Questions for Discussion:
- What is Jesus saying by using in the world, of the world, and into the world? Contrast His meaning of the world with His use of in you name. How does the Father keeping us in His name protect us from being in the world and of the world?
- How is Jesus glorified in His people [10]? What role can you play in Christ being glorified in you? Make this part of your daily morning prayers that Christ be glorified in you this day.
- Phillips describes six marks of the church in Jesus’ prayer: joy, holy, truth, mission, unity, love. No local church exhibits these six marks perfectly, but evaluate your church according to theses six marks. What are your church’s strengths; her weaknesses? What can you do as a member of your local church to help her better exhibit these marks? For example, how can you be a more joyful person in church?
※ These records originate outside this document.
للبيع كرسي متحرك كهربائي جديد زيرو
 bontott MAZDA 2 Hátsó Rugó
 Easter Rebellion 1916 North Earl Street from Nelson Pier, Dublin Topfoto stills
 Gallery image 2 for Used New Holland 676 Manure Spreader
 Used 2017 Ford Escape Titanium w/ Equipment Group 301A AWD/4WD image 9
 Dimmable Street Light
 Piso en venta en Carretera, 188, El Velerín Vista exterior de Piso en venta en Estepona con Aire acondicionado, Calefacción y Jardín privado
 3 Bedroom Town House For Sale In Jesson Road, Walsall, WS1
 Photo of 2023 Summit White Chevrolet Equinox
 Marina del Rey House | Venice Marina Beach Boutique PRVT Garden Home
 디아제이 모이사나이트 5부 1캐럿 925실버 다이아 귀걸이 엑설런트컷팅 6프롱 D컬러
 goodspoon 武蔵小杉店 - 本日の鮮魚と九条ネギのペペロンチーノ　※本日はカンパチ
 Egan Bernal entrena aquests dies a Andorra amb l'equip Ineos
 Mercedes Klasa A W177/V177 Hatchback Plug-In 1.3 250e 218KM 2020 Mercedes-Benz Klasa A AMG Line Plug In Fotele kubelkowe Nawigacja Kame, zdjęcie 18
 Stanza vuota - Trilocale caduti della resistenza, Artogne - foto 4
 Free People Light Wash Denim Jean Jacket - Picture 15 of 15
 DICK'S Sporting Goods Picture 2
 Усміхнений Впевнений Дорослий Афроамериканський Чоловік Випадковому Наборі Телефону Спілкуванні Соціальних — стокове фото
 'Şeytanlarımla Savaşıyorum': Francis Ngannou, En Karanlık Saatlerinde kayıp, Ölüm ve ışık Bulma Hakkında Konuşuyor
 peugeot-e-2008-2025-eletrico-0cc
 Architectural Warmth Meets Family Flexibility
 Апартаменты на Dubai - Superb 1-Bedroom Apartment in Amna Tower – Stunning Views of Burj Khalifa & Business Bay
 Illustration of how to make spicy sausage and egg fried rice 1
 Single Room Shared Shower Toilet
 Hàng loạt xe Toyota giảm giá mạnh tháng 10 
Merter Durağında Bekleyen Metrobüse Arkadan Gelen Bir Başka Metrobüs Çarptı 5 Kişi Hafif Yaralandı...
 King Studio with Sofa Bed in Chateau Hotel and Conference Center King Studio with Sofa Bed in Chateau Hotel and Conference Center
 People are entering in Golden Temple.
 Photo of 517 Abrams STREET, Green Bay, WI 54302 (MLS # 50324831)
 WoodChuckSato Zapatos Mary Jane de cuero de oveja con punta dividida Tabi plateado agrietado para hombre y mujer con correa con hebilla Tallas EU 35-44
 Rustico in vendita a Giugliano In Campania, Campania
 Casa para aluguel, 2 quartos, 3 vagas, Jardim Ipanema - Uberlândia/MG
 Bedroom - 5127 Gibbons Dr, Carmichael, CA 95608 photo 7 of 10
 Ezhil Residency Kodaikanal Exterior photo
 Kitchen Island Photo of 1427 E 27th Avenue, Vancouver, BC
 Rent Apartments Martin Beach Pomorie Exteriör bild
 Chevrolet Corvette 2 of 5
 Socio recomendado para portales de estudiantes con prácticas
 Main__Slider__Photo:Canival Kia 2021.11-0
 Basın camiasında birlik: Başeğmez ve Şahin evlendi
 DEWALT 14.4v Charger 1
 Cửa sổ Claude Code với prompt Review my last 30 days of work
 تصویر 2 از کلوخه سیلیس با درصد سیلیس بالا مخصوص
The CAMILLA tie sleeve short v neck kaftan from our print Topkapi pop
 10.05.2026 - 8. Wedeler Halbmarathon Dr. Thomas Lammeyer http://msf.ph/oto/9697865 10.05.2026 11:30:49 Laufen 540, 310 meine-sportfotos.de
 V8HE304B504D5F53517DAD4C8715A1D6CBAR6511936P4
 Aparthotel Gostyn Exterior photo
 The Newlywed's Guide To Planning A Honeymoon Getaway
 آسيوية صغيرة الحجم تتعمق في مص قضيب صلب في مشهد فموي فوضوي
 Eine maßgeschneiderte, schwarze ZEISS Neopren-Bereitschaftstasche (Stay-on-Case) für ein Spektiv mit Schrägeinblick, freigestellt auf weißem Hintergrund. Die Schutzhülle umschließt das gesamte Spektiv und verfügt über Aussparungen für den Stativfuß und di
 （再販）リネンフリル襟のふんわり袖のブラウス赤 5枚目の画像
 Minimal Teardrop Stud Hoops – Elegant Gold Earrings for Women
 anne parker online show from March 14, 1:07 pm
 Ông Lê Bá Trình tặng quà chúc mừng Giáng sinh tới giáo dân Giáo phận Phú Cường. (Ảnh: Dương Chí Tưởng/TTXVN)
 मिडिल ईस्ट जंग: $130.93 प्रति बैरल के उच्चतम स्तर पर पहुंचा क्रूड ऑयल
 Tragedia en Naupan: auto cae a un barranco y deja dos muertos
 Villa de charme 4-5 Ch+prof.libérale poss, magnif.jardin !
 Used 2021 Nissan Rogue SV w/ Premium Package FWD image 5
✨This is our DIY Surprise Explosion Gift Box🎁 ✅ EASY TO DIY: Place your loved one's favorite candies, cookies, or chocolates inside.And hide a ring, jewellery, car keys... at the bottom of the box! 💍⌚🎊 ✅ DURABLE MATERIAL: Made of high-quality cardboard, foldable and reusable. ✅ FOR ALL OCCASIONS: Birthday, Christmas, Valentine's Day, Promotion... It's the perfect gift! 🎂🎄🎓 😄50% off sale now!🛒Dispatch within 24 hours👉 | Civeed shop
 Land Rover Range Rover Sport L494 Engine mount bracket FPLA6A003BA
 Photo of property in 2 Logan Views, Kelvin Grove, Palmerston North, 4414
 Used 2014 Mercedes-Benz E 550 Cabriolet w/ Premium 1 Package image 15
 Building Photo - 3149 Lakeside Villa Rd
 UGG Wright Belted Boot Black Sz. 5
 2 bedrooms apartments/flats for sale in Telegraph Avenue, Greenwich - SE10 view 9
Use these six marks as the basis for your prayers for your church.
- What does sanctify mean? What is Jesus praying for when He prays: Sanctify them in the truth [17]? What is the relationship between sanctify, truth and word? Phillips writes: “The great need of our time is for churches and Christians to be devoted to the study, belief, and practice of Holy Scripture.” Do you agree with Phillips? If you do, then devote yourself to the study, belief, and practice of God’s Word.
References:
The Gospel According to John, D. A. Carson, Eerdmans.
The Message of John, Bruce Milne, Inter Varsity Press (ebook format).
John, vol. 2, Richard Phillips, REC, P&R Publishing.